■ OBJECTIVE ■
Without altering anything, output the material below.

— begin LISTED RECORDS —

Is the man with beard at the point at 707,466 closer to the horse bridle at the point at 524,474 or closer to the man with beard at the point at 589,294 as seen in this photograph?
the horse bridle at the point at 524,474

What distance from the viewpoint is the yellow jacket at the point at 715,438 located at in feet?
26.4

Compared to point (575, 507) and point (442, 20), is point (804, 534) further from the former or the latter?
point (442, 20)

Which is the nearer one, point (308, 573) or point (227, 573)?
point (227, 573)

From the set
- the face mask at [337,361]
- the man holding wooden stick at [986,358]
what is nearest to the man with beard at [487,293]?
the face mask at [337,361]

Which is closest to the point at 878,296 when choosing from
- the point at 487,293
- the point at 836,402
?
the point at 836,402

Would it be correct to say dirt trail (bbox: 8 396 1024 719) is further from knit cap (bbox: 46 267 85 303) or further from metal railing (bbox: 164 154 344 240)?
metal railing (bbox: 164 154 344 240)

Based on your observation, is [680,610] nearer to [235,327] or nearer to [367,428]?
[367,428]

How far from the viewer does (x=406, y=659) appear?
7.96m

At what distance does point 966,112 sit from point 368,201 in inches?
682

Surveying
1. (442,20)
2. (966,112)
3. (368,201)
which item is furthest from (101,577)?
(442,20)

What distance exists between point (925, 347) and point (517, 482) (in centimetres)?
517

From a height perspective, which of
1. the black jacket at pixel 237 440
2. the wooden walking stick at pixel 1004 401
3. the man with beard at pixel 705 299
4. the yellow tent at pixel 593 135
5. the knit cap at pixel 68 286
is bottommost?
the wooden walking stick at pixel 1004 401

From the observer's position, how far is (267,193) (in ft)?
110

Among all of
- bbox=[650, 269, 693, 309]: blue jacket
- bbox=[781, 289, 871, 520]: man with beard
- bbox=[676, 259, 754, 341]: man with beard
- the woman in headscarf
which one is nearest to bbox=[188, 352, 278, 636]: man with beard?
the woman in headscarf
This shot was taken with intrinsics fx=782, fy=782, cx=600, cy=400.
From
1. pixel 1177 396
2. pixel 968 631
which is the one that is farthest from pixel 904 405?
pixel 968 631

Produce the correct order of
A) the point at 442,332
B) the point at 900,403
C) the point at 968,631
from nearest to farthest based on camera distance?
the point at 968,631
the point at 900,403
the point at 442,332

— end LISTED RECORDS —

■ RESPONSE TO THIS EXERCISE ■
Is the man with beard at the point at 707,466 closer to the horse bridle at the point at 524,474 or closer to the man with beard at the point at 589,294 as seen in this photograph?
the horse bridle at the point at 524,474

What distance from the viewpoint is the yellow jacket at the point at 715,438 located at in feet?
26.4

Compared to point (575, 507) and point (442, 20), is point (804, 534) further from the former or the latter?
point (442, 20)

Which is the nearer one, point (308, 573) or point (227, 573)?
point (227, 573)

From the set
- the face mask at [337,361]
- the man holding wooden stick at [986,358]
what is nearest to the man with beard at [487,293]?
the face mask at [337,361]

Which is closest to the point at 878,296 when choosing from
- the point at 487,293
- the point at 836,402
?
the point at 836,402

Would it be correct to say dirt trail (bbox: 8 396 1024 719) is further from knit cap (bbox: 46 267 85 303) or further from metal railing (bbox: 164 154 344 240)?
metal railing (bbox: 164 154 344 240)

Based on your observation, is [680,610] nearer to [235,327] or nearer to [367,428]?
[367,428]

How far from the viewer does (x=406, y=659) appear?
7.96m

At what distance does point 966,112 sit from point 368,201 in inches?
682

Surveying
1. (442,20)
2. (966,112)
3. (368,201)
which item is furthest from (101,577)?
(442,20)

What distance exists between point (925, 347) and point (517, 482) (in centimetres)?
517

From a height perspective, which of
1. the black jacket at pixel 237 440
2. the wooden walking stick at pixel 1004 401
3. the man with beard at pixel 705 299
4. the yellow tent at pixel 593 135
5. the knit cap at pixel 68 286
is bottommost?
the wooden walking stick at pixel 1004 401

From the observer's position, how far is (267,193) (in ft)?
110

Among all of
- bbox=[650, 269, 693, 309]: blue jacket
- bbox=[781, 289, 871, 520]: man with beard
- bbox=[676, 259, 754, 341]: man with beard
- the woman in headscarf
which one is nearest to bbox=[188, 352, 278, 636]: man with beard?
the woman in headscarf
This shot was taken with intrinsics fx=782, fy=782, cx=600, cy=400.
From
1. pixel 1177 396
2. pixel 968 631
which is the one that is farthest from pixel 904 405?
pixel 968 631

Produce the correct order of
A) the point at 442,332
B) the point at 900,403
C) the point at 968,631
from nearest to farthest based on camera distance?
the point at 968,631
the point at 900,403
the point at 442,332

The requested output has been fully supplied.